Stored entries

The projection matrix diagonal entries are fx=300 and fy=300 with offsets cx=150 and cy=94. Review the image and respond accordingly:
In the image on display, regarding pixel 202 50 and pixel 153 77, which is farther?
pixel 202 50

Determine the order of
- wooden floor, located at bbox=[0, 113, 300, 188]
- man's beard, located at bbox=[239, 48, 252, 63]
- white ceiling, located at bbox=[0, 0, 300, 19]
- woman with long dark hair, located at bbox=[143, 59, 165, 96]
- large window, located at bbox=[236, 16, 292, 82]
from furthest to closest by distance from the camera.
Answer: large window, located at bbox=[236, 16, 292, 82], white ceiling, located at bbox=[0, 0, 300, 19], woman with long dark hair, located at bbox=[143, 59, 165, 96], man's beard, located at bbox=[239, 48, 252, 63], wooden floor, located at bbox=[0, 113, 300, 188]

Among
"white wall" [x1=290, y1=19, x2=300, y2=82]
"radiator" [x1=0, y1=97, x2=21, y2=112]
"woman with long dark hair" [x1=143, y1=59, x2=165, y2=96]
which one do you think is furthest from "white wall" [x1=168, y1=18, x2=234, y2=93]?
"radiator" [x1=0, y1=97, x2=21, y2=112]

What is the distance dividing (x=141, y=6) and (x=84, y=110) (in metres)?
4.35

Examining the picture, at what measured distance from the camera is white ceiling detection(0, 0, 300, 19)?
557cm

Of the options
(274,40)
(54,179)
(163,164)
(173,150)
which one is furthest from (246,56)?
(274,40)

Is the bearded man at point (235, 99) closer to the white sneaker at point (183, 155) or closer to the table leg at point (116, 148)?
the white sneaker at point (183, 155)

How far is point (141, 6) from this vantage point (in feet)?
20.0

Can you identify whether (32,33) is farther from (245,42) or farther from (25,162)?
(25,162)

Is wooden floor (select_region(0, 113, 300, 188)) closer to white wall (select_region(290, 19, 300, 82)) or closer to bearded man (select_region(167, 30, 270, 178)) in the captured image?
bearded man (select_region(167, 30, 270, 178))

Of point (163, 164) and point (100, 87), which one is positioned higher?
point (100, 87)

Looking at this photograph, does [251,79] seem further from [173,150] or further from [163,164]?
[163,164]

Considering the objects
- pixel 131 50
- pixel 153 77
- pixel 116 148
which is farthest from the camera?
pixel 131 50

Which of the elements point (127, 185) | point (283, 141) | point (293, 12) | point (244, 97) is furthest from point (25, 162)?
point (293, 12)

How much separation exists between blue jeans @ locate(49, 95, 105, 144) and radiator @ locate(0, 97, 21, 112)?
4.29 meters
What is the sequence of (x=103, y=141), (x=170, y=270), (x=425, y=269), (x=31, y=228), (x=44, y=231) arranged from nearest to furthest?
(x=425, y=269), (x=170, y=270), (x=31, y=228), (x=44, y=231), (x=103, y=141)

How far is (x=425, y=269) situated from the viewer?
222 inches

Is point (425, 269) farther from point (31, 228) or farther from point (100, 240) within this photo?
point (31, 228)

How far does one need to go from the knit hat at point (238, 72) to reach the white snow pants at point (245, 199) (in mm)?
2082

_TASK INSTRUCTIONS_: Copy every one of the stored entries above word for word, with each line kept as it stands.

_WRITTEN RESPONSE_:
The projection matrix diagonal entries are fx=300 and fy=300 with offsets cx=150 and cy=94. Review the image and respond accordingly:
In the image on display, regarding pixel 202 50 and pixel 153 77, which is farther?
pixel 202 50

Determine the order of
- wooden floor, located at bbox=[0, 113, 300, 188]
- man's beard, located at bbox=[239, 48, 252, 63]
- white ceiling, located at bbox=[0, 0, 300, 19]
- woman with long dark hair, located at bbox=[143, 59, 165, 96]
- large window, located at bbox=[236, 16, 292, 82]
from furthest to closest by distance from the camera.
Answer: large window, located at bbox=[236, 16, 292, 82], white ceiling, located at bbox=[0, 0, 300, 19], woman with long dark hair, located at bbox=[143, 59, 165, 96], man's beard, located at bbox=[239, 48, 252, 63], wooden floor, located at bbox=[0, 113, 300, 188]

Among
"white wall" [x1=290, y1=19, x2=300, y2=82]
"radiator" [x1=0, y1=97, x2=21, y2=112]
"woman with long dark hair" [x1=143, y1=59, x2=165, y2=96]
which one do you think is furthest from "white wall" [x1=168, y1=18, x2=234, y2=93]?
"radiator" [x1=0, y1=97, x2=21, y2=112]

What is the distance dividing (x=141, y=6) and (x=84, y=110) (in metres)?
4.35

Examining the picture, at what measured distance from the camera is white ceiling detection(0, 0, 300, 19)?
557cm

Of the options
(274,40)
(54,179)
(163,164)
(173,150)
which one is furthest from (246,56)?
(274,40)

Is the bearded man at point (235, 99) closer to the white sneaker at point (183, 155) or closer to the table leg at point (116, 148)?
the white sneaker at point (183, 155)

How far is point (141, 6) from this vantage point (in feet)?
20.0

Can you identify whether (32,33) is farther from (245,42) or farther from (25,162)?
(25,162)

Is wooden floor (select_region(0, 113, 300, 188)) closer to white wall (select_region(290, 19, 300, 82)) or closer to bearded man (select_region(167, 30, 270, 178)) in the captured image?
bearded man (select_region(167, 30, 270, 178))

Of point (163, 164) and point (100, 87), which one is positioned higher?
point (100, 87)

Looking at this photograph, does [251,79] seem further from [173,150] or further from [163,164]?
[163,164]

Considering the objects
- pixel 131 50
- pixel 153 77
- pixel 116 148
which is farthest from the camera?
pixel 131 50

Which of the elements point (127, 185) | point (283, 141) | point (293, 12) | point (244, 97) is furthest from point (25, 162)?
point (293, 12)

How much separation exists between blue jeans @ locate(49, 95, 105, 144) and radiator @ locate(0, 97, 21, 112)?
4.29 meters
What is the sequence of (x=103, y=141), (x=170, y=270), (x=425, y=269), (x=31, y=228), (x=44, y=231) arranged from nearest to furthest?
(x=425, y=269), (x=170, y=270), (x=31, y=228), (x=44, y=231), (x=103, y=141)

How far is (x=425, y=269) situated from the viewer?
222 inches

Is point (425, 269) farther from point (31, 228) or farther from point (100, 240) within this photo?
point (31, 228)

How far does one need to go from the knit hat at point (238, 72) to reach the white snow pants at point (245, 199) (in mm)?
2082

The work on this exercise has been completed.